# [GIVEN TASK 1]
In the book promotion post, what sale price is given for The Avery Shaw Experiment?

## begin TEXT EXCERPT

Well, here we are folks. The final day of Science Geek Appreciation Week. And what a week it’s been! We’ve read all about The Avery Shaw Experiment, revealed the cover and got a few teasers from The Libby Garrett Intervention releasing this October, we’ve gotten up close and personal with Science Squad author Kelly Oram, and we’ve invaded Avery’s and Grayson’s privacy by reading their journals.
We’ve partied on Facebook with games, teasers, bonus material, and giveaways. (The party’s still going on, so stop by the FACEBOOK EVENT and enter the giveaways before they’re over.)
Hopefully you’ve all bought your copy of Avery at its Science Geek Appreciation price of just $0.99. I promise, it’s worth the dollar! Amazon * iBooks * B&N * Kobo. And, of course, (fingers crossed) you’ve preordered your copy of Libby at the early bird sale price of $2.99.
It seems there’s only one thing left to do, and that would be get a nice good look at The Libby Garrett Intervention in this first-ever sneak peek!
Libby Garrett is addicted to Owen Jackson’s hot lovin’. But the sexy, popular college basketball player doesn’t appreciate all of Libby’s awesomeness. He refuses to be exclusive or even admit to people that they’re dating. The relationship is ruining Libby and she’s the only one who can’t see it.

## end TEXT EXCERPT
## begin DATASET RECORDS

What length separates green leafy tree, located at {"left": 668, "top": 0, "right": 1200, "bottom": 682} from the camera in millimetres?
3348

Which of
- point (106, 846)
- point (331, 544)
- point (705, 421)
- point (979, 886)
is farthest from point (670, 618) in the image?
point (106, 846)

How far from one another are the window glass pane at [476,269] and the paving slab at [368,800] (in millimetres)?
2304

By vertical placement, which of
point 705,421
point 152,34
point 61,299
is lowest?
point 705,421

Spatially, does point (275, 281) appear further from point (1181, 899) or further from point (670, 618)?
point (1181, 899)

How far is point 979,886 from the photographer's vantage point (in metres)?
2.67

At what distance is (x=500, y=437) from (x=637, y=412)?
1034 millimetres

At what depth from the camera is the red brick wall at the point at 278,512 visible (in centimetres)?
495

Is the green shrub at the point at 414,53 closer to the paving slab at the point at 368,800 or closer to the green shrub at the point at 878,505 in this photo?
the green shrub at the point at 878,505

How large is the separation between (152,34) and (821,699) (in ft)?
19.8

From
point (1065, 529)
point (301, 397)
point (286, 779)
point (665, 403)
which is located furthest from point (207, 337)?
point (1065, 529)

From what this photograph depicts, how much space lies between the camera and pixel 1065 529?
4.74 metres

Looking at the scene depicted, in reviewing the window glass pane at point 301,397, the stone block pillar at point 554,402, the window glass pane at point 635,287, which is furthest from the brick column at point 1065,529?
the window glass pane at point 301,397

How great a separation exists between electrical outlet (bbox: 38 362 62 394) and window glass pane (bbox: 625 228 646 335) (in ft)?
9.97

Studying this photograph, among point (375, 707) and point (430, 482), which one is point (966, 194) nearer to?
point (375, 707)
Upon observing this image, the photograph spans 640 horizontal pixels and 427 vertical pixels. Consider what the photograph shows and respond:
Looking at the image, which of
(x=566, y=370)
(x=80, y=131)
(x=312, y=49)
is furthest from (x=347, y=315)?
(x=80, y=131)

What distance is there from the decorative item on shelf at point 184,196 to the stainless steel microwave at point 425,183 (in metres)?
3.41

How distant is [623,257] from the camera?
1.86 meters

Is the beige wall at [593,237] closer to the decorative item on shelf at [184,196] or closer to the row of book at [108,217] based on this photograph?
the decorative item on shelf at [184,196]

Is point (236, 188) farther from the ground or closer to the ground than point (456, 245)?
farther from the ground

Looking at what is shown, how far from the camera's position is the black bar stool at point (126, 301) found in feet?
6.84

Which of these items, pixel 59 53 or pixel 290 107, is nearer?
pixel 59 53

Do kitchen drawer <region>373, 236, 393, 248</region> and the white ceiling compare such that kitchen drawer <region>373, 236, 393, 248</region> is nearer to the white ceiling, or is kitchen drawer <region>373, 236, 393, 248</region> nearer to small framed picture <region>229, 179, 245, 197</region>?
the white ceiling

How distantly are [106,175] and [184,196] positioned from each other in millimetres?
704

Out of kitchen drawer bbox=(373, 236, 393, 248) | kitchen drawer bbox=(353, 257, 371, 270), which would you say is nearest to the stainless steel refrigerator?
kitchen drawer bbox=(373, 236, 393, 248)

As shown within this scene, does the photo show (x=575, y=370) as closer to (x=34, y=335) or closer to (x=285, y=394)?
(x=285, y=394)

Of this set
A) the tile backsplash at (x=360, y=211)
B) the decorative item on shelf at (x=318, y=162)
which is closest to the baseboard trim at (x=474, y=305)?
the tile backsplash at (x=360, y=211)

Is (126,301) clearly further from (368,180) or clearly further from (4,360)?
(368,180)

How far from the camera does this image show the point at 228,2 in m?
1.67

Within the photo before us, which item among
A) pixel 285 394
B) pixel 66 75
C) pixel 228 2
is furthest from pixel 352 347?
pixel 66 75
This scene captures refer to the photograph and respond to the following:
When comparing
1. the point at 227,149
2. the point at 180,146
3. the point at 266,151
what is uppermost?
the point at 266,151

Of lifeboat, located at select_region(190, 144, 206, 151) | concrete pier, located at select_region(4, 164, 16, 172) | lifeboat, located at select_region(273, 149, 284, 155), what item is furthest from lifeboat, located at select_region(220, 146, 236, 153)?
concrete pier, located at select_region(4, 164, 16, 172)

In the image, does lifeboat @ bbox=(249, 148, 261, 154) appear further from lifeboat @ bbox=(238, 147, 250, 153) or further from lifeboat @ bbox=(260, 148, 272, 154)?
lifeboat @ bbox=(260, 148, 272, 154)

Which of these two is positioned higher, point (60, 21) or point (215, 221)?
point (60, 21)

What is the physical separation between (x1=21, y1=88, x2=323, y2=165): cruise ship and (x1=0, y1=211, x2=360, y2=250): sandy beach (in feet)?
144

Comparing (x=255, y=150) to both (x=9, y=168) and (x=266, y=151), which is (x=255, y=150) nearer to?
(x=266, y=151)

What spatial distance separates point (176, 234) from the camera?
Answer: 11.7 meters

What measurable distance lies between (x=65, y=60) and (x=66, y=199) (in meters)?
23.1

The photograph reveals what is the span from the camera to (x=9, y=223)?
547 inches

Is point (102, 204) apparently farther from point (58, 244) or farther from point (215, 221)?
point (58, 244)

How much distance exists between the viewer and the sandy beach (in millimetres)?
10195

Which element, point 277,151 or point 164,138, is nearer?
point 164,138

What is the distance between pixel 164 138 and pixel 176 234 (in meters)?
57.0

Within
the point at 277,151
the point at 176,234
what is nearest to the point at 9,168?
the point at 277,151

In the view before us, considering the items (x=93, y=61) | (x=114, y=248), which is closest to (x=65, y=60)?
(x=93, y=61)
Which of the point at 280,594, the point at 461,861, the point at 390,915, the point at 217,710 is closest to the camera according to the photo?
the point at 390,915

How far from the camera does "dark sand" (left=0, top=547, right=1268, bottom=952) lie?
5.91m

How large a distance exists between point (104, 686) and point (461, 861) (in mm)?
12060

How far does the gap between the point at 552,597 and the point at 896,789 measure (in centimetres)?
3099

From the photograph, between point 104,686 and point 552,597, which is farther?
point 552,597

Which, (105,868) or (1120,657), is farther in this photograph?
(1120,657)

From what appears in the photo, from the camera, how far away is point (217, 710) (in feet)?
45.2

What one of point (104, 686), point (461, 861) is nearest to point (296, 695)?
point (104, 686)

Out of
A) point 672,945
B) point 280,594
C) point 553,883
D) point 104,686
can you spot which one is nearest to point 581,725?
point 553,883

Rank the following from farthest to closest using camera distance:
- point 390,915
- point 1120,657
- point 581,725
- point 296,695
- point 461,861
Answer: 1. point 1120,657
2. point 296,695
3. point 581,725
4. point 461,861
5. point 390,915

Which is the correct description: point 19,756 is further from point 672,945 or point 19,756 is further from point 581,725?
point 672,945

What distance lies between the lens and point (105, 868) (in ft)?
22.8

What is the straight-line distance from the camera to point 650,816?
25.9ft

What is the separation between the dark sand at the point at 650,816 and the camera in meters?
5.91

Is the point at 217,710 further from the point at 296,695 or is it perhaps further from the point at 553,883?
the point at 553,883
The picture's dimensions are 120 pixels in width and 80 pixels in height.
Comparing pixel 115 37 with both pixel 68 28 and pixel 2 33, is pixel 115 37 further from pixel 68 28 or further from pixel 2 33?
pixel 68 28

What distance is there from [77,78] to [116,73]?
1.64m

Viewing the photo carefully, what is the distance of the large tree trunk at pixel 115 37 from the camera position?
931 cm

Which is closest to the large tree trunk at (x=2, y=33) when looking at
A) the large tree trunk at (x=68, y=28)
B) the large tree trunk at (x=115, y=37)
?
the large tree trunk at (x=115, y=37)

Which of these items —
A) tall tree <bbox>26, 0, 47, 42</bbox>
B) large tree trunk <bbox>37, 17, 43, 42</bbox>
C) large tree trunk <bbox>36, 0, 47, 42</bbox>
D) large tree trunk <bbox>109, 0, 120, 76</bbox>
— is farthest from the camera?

## end DATASET RECORDS

# [GIVEN TASK 2]
Copy the entries word for word, from the very first one through the line containing "1034 millimetres".

# [EXERCISE OUTPUT 1]
$0.99

# [EXERCISE OUTPUT 2]
What length separates green leafy tree, located at {"left": 668, "top": 0, "right": 1200, "bottom": 682} from the camera in millimetres?
3348

Which of
- point (106, 846)
- point (331, 544)
- point (705, 421)
- point (979, 886)
is farthest from point (670, 618) in the image?
point (106, 846)

How far from one another are the window glass pane at [476,269] and the paving slab at [368,800] (in millimetres)?
2304

By vertical placement, which of
point 705,421
point 152,34
point 61,299
is lowest?
point 705,421

Spatially, does point (275, 281) appear further from point (1181, 899) or further from point (670, 618)?
point (1181, 899)

How far is point 979,886 from the photographer's vantage point (in metres)?
2.67

At what distance is (x=500, y=437) from (x=637, y=412)?
1034 millimetres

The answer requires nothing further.